The title refers to the film term of one scene dissolving into another, which transports characters and viewers into a new time and space. Director Christie Vela has collected those dissolving moments from iconic films and will use them with the actors for inspiration and exercises as the company creates the work together.

Moriarty says the past year certainly influenced the piece, and this cinematic effect has likely become a feeling many of us have experienced in real life.

“It feels like anything we start at any given moment could dissolve into something else, sometimes something better, sometimes something surreal and strange. We’re not experiencing life in the same cause and effect linear way,” says Moriarty. Though it might seem such an exploration of our global disorientation would lead to a dark, pessimistic performance piece, Moriarty hopes the work will hold “wonder” and “astonishment” for audiences.

“I don’t think the world needs artists to tell people how stressful and depressing the times are that we’re living. I think the opposite. I think what art needs to be doing is to build from who and where we are, but lift up from that, to float above it for a few minutes of revelation, or humor or hope. But we’re trying to start from where we really are.”

After these two experimental outdoor shows, the DTC plan leads next to a more traditional staged production, with Working: A Musical performed July 7-18 at AT&T Performing Art Center’s outdoor venue, Strauss Square. Based on the book by Studs Terkel, the original Stephen Schwartz and Nina Faso musical debuted in the 1970s. A revival in 2011 added new songs, including two by Lin-Manuel Miranda.

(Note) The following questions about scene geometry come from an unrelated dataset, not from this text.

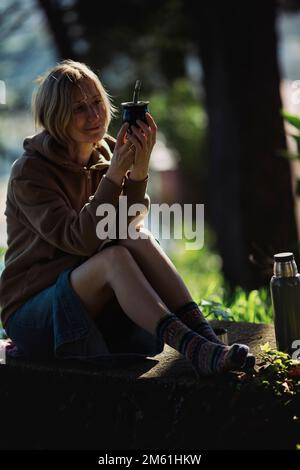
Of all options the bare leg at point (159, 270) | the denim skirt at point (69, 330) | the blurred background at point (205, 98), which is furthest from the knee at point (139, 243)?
the blurred background at point (205, 98)

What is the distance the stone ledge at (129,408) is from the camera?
7.95ft

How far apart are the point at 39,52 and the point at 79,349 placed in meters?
5.51

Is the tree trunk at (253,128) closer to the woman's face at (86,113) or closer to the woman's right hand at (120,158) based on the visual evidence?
the woman's face at (86,113)

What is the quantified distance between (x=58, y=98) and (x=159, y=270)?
65 cm

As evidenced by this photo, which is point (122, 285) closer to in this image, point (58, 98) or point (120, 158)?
point (120, 158)

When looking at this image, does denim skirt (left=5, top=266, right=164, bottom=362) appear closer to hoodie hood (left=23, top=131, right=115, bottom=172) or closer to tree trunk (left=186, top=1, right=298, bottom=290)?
hoodie hood (left=23, top=131, right=115, bottom=172)

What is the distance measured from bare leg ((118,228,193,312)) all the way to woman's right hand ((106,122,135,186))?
0.72 ft

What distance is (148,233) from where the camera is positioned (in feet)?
9.00

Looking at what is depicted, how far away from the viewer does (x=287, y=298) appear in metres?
2.73

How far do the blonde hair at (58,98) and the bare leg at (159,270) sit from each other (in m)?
0.44

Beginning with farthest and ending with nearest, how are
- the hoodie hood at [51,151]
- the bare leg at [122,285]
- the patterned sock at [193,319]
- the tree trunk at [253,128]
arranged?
the tree trunk at [253,128] < the hoodie hood at [51,151] < the patterned sock at [193,319] < the bare leg at [122,285]

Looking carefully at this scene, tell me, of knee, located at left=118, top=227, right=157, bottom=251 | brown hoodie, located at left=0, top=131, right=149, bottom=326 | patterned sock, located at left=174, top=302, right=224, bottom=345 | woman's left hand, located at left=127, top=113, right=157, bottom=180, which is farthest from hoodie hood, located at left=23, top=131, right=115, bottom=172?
patterned sock, located at left=174, top=302, right=224, bottom=345

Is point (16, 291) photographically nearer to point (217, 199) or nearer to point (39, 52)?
point (217, 199)

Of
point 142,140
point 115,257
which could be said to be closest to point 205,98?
point 142,140
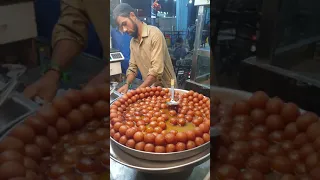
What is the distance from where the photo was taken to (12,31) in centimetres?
43

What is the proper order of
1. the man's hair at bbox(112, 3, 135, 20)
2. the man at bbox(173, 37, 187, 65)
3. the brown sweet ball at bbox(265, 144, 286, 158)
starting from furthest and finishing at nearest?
1. the man at bbox(173, 37, 187, 65)
2. the man's hair at bbox(112, 3, 135, 20)
3. the brown sweet ball at bbox(265, 144, 286, 158)

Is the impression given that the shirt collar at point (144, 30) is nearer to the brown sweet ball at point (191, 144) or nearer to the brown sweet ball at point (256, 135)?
the brown sweet ball at point (191, 144)

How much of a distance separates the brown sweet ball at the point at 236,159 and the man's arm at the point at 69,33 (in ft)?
1.05

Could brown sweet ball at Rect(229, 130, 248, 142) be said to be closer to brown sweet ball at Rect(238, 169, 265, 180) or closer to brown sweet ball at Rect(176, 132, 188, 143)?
brown sweet ball at Rect(238, 169, 265, 180)

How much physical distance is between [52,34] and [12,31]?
54 mm

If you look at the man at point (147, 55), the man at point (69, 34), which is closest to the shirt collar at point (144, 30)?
the man at point (147, 55)

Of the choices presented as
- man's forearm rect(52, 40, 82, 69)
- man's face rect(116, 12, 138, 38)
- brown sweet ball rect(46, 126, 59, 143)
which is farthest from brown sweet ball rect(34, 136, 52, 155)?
man's face rect(116, 12, 138, 38)

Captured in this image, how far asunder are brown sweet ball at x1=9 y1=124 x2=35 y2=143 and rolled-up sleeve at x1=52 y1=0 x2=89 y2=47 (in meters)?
0.13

Moriarty believes this musical, which gives voice to the working man and woman, will work well thematically and practically for the company and Dallas audiences.

The show can be staged so the characters stand apart and sing directly to the distanced audience. Thematically the musical could not be more timely, as we’ve all discovered how often the words “essential” and “workers” go together.

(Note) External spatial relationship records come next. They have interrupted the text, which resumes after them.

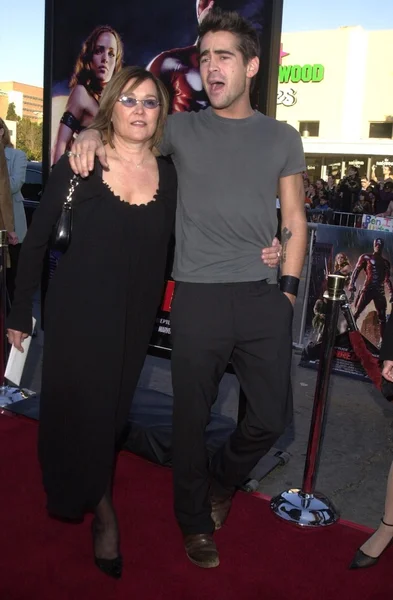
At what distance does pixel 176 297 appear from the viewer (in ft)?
8.77

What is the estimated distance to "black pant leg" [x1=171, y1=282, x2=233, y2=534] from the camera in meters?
2.60

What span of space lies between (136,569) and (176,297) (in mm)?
1151

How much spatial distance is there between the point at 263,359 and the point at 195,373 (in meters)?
0.30

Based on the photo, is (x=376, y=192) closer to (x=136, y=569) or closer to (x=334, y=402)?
(x=334, y=402)

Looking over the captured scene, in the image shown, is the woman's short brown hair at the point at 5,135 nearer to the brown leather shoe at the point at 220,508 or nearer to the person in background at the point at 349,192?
the brown leather shoe at the point at 220,508

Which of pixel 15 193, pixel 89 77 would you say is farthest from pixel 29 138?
pixel 89 77

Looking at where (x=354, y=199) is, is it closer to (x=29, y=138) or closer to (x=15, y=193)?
(x=15, y=193)

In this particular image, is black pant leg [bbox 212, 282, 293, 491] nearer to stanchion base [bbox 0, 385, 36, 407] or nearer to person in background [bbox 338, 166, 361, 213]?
stanchion base [bbox 0, 385, 36, 407]

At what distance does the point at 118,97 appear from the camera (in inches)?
99.6

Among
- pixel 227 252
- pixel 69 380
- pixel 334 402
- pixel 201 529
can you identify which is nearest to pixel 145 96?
pixel 227 252

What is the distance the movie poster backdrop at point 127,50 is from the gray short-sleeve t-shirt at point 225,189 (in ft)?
2.52

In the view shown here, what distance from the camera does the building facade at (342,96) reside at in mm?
32688

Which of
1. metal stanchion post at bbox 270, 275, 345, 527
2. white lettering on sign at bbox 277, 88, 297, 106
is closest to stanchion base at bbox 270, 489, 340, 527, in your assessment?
metal stanchion post at bbox 270, 275, 345, 527

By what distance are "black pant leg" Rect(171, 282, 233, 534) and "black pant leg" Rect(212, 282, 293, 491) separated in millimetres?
88
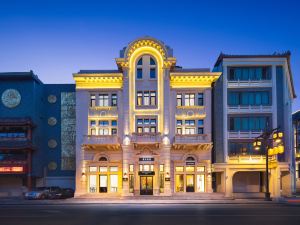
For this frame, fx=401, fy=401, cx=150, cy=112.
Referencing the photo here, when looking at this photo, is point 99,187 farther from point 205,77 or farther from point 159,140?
point 205,77

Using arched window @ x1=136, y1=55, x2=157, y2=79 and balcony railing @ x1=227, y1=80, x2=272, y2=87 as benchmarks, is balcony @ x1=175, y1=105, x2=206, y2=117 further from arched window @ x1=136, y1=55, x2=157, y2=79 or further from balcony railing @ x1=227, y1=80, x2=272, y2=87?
arched window @ x1=136, y1=55, x2=157, y2=79

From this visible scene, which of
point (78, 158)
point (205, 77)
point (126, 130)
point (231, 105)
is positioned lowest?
point (78, 158)

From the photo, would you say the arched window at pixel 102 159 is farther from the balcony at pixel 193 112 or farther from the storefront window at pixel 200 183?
the storefront window at pixel 200 183

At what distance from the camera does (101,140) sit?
1791 inches

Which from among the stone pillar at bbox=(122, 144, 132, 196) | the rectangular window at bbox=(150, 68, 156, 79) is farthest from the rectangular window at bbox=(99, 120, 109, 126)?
the rectangular window at bbox=(150, 68, 156, 79)

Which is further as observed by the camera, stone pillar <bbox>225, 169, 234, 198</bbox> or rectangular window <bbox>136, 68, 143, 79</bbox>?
rectangular window <bbox>136, 68, 143, 79</bbox>

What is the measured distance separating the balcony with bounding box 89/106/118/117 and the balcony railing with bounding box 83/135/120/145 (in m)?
2.84

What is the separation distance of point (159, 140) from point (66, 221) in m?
25.6

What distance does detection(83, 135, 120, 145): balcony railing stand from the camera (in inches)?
1784

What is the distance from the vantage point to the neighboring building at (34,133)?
46969 millimetres

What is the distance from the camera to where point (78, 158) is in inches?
1847

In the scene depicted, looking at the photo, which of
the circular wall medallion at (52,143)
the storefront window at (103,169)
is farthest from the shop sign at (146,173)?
the circular wall medallion at (52,143)

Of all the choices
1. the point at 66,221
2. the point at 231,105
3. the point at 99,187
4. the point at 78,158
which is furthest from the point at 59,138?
the point at 66,221

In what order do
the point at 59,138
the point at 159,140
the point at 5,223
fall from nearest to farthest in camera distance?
the point at 5,223, the point at 159,140, the point at 59,138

“We think of the people who get up every day and have kept us going: the construction worker, the teacher, the waitress and certainly nurses and doctors,” describes Moriarty, adding “I think encountering the musical right now will be particularly joyful and moving.”

As fall nears, DTC hopes that they and audiences can complete the journey back to indoor theater with the soon-to-be-announced 2021-22 season. Whether that final step into the Wyly would still require a reduced and socially distant audience remains unknown, but vaccination numbers point to a brighter fall.

“Hopefully by then, we’re comfortable enough through each of those steps to physically come indoors and continue that journey,” says Moriarty.

One production originally scheduled for this spring that might appear in next season’s lineup is Cake Ladies, a world premiere play about a small Texas community theater forced to cancel their production of Angels in America because of COVID. This art-reflecting-life-reflecting-art production would mark another show building up from where we are to find revelation and hope.

“The themes of these different pieces are intentional. We’re trying to respond to the moment, just like the physical journey of each of the pieces is trying to leave breadcrumbs to get us back to whatever (our) new normal is going to be in 2022,” says Moriarty.

And just like children, or at least theater kids, after a long, strange journey through a forest of danger, learning, and change, Dallas audiences and artists might once again find themselves inside a theater, home.